Una de las cosas que más me llama la atención de los militares, entre tantas otras, es esa capacidad que tienen para parecer impávidos. Son la aparente serenidad hecha carne. Una especie de filósofos imperturbables a los que poco o nada les llama la atención. Como si en la escuela castrense les hubieran enseñado a no expresar sentimientos y a mantenerse en la ortodoxia del carácter.
Fíjese, por ejemplo, en nuestro presidente, Otto Pérez Molina. Nada en él dibuja a un sujeto que siente, verlo y contemplar una piedra es casi la misma cosa. Ni cuando tiene motivos para la ira, se descompone. Mírelo en la entrevista reciente que le hizo Fernando del Rincón de CNN, permaneció inmutable casi en un 95 por ciento. Cualquier otro habría reaccionado con más pasión, él apenas alzó la voz y mostró su inconformidad.
Si no lo convencí, observe al General Efraín Ríos Montt. Su abogado, el patán, según le apodan recientemente, reacciona como bestia enfurecida en el tribunal, un monstruo vomitivo con bigotes impresentables, caricaturesco, infernal, rostro lleno de maldad y odio. En cambio, el General de la muerte aparece como monje de cartuja: sereno, en actitud casi de oración. Desentendido totalmente de lo que sucede a su alrededor, abstraído, pensando en lo que quizá hará por la noche.
¿Cómo llegan a ese estado propio de santos con una mística tan ordinaria como la de los cuarteles? Ese es un secreto que me gustaría averiguar. Son capaces de descuartizar al enemigo, comerse el corazón de un niño y hasta degollar a una preñada y, sin embargo, ir al baño con la Biblia para averiguar el mensaje que Dios secretamente les tiene revelado.
Son campeones. Cuentan algunos que al regresar de los campos de batalla, los generales, coroneles o capitanes, volvían tranquilos a abrazar a sus niños, a hacerles el amor a sus esposas y a comer reposadamente en sus mesas. Imperturbables, impertérritos, sosegados. Con una conciencia digna de Ripley, como quien no debe nada.
Me admira porque si bien dicen algunos, “chafas y curas son la misma vaina”, en los conventos no enseñan la imperturbabilidad del espíritu. Más bien se aprende a llorar con el que llora y a reír con el que ríe. Y, bueno, ya se sabe, el militar quiere infundir miedo, el pastor, atraer almas.
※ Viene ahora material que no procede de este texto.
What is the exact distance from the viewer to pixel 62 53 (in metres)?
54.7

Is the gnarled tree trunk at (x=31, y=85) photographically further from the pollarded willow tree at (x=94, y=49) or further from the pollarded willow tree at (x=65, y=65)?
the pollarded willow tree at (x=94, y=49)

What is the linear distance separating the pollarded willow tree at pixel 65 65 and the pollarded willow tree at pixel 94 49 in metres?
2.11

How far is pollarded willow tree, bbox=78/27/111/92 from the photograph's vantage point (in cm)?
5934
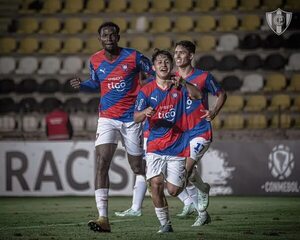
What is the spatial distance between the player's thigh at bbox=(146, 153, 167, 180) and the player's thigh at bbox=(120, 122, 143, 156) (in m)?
1.39

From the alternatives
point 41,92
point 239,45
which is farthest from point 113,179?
point 239,45

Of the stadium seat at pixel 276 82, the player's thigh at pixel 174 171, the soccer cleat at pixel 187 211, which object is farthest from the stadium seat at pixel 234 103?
the player's thigh at pixel 174 171

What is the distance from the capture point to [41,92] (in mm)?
21266

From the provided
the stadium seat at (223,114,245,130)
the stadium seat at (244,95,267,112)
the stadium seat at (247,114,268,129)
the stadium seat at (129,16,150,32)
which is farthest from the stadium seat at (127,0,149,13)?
the stadium seat at (247,114,268,129)

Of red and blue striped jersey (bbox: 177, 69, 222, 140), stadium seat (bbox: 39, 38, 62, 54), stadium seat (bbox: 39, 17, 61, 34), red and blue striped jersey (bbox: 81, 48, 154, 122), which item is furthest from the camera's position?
stadium seat (bbox: 39, 17, 61, 34)

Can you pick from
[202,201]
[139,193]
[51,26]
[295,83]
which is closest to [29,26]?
[51,26]

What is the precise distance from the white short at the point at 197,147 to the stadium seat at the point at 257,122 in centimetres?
981

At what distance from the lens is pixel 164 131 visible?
8.97 m

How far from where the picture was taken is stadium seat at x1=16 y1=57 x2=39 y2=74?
72.1 feet

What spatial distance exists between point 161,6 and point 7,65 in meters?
4.55

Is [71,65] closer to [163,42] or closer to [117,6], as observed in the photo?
[117,6]

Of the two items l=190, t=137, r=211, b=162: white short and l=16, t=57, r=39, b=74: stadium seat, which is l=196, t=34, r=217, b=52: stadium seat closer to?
l=16, t=57, r=39, b=74: stadium seat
Pero, además, es difícil imaginar a Jesús diciéndoles a sus discípulos, con la cara de Otto Pérez o Efraín Ríos, “dejen que los niños vengan a mí”. Los habría espantado de entrada.
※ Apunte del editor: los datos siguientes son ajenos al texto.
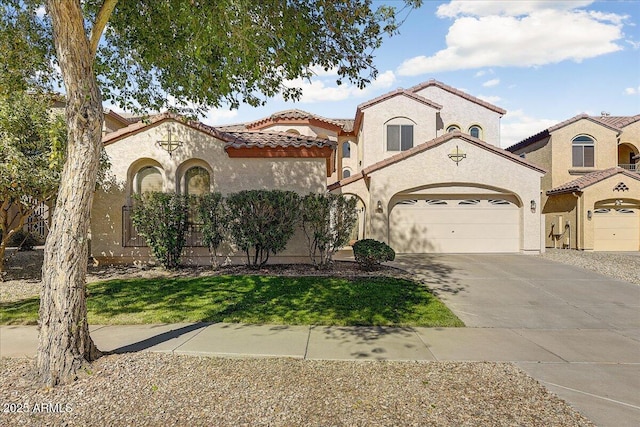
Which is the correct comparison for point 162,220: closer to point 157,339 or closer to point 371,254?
point 157,339

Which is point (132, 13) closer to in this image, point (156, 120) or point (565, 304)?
point (156, 120)

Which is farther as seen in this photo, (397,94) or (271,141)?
(397,94)

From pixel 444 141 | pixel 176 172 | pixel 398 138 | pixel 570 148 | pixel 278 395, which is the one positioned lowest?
pixel 278 395

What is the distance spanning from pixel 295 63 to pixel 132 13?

Y no puedo imaginar a Otto Pérez Molina como un hombre tierno que abraza a sus hijos. Un esposo adorable llevando flores a su amada. Un amigo con quien gastar horas en amena conversación. Simplemente pensarlo es casi como violentar las neuronas.
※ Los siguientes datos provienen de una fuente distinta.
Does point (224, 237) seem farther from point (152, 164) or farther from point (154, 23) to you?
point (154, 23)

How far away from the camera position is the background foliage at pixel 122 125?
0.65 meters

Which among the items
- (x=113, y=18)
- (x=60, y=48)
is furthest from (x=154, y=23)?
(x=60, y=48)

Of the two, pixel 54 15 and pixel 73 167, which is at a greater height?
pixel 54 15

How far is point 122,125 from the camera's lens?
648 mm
Esa es la razón por la que experimento piedad por esos pobres hombres. No son humanos. Son santos paganos formados en cuarteles ejerciendo la virtud del inmovilismo. Hombres castrados de sentimientos, imposibilitados para la empatía. Huérfanos, sin más padres que los putativos, sus tutores en la escuela politécnica. Antropoides ridículos, miserables, sombríos: observe a Ríos Montt, él es la mejor prueba.